Quoted passage
-- start --
# A pattern 4 U



## Dayhiker (Mar 13, 2010)

I was fooling around on this rainy day, trying to come up with a new pattern. It doesn't look original but it is. It has a wide fork-top to accommodate 1" flat bands and a low fork. Small enough for a pocket, too. Don't know if I'll ever make it, but maybe somebody on here will?


----------



## USASlingshot (Feb 25, 2010)

nice design, i may have to give it a try


----------



## dgui (Jan 12, 2010)

Dayhiker said:


> I was fooling around on this rainy day, trying to come up with a new pattern. It doesn't look original but it is. It has a wide fork-top to accommodate 1" flat bands and a low fork. Small enough for a pocket, too. Don't know if I'll ever make it, but maybe somebody on here will?


Is this the shooter your using now?


----------



## Dayhiker (Mar 13, 2010)

dgui said:


> I was fooling around on this rainy day, trying to come up with a new pattern. It doesn't look original but it is. It has a wide fork-top to accommodate 1" flat bands and a low fork. Small enough for a pocket, too. Don't know if I'll ever make it, but maybe somebody on here will?


Is this the shooter your using now?
[/quote]

No, it's the one I just threw away because of the cracks!


----------



## huey224 (Apr 12, 2010)

it looks like it has potential for a good shooter!


----------



## dnullify (Aug 3, 2010)

looks nice. Is that hand drawn?

here's mine: http://farm5.static.flickr.com/4102/4881823792_7354b38905_z.jpg

super wide through-fork. 
my first board cut, though i kind of botched it. gonna take a lot of sanding to make it symmetrical after a slight mishap with the jigsaw.


----------



## Sam (Jul 5, 2010)

That looks like a nice design for a full-blown ergo!


----------



## Dayhiker (Mar 13, 2010)

> Dnullify:
> looks nice. Is that hand drawn?


No, I use a cad program. Your design looks more promising, though.


----------



## Devoman (Oct 15, 2010)

Thanks for the plan! I made a few of these, the smaller ones for tubes and BBs and I scaled it up a bit for some bands, good thing I have big hands.
-- end --
Extracted material
-- start --
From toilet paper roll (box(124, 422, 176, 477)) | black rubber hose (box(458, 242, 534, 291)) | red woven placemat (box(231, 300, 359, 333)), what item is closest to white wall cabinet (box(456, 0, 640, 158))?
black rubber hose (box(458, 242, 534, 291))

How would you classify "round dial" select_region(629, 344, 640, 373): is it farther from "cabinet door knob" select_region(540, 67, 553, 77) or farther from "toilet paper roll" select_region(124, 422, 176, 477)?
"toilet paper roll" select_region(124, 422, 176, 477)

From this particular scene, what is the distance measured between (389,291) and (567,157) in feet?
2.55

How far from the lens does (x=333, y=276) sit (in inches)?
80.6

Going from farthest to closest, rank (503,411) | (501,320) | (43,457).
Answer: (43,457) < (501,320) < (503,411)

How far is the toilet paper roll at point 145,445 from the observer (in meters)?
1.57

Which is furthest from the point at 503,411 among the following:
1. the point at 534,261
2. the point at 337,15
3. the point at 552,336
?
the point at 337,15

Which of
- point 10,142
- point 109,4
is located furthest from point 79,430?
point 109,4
-- end --
-- start --
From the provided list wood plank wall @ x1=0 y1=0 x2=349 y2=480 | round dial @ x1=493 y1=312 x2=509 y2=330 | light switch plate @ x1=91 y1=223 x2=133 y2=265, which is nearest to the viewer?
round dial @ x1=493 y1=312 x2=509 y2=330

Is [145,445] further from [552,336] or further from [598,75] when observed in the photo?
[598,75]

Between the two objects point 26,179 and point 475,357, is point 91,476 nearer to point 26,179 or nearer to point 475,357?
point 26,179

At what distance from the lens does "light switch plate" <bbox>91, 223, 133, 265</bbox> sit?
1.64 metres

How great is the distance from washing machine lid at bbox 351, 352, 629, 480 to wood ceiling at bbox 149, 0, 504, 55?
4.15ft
-- end --
-- start --
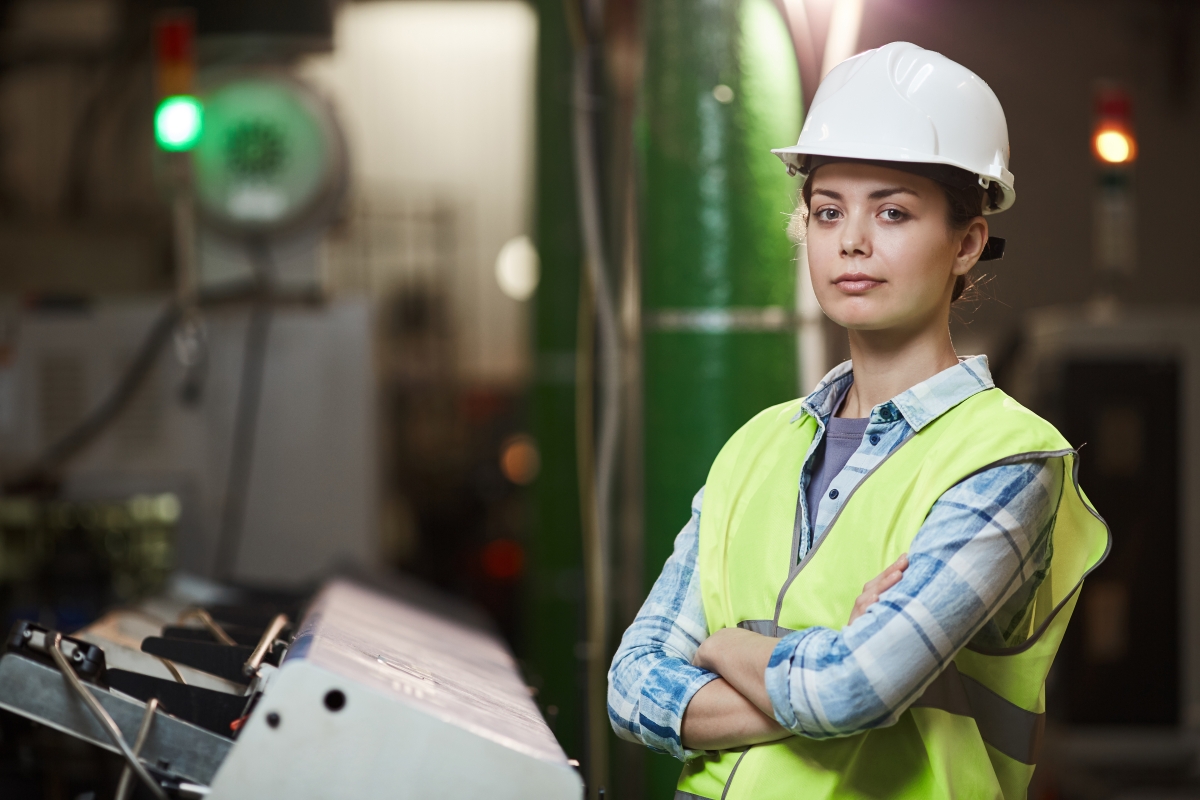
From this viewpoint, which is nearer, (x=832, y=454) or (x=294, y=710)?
-- end --
Exercise 1
From the rows, reproduce the stretch from the line containing "At what distance" through the line containing "1.64 metres" with no changes.
Exercise 2
Carry on the forum thread about the slingshot pattern from its last post onward.

Written answer 1
At what distance from the lens does "light switch plate" <bbox>91, 223, 133, 265</bbox> sit?
1.64 metres

Written answer 2
----------



## harpersgrace (Jan 28, 2010)

nice looking fork DH should be a fine shooter


----------



## Gib (Sep 21, 2010)

You know I love your designs dayhiker, I may need to whip one up


----------



## Gib (Sep 21, 2010)

So couldnt resist making another dayhiker design, This time instead of doing just a plain old boardcut I took a small branch of some sort of ironwood that grows native to my area, Split it down the middle and used each half to make a palmswell. The addition of the palmswell I find makes this design extremely confortable to hold especially with the scalloping done right where the handle meets the fork. This makes it very easy to wrap fingers around secure and snug. Stained dark walnut with 3 coats of semi gloss poly.

Another gorgeous slingshot design will certainly be a keeper in my collection.


----------



## faca (Dec 24, 2009)

hi thanks for your pattern.
I have made mine, shoots very well I need to file some corners to increase confort and perhaps same hole to make it ligther ;-)
Thanks again for your help.


----------



## Devoman (Oct 15, 2010)

Dayhiker, I have made a bunch of these now and given several away. People who come over to shoot can try several different sling shots I have made and they all come back to this one...crazy! Great plan thanks again!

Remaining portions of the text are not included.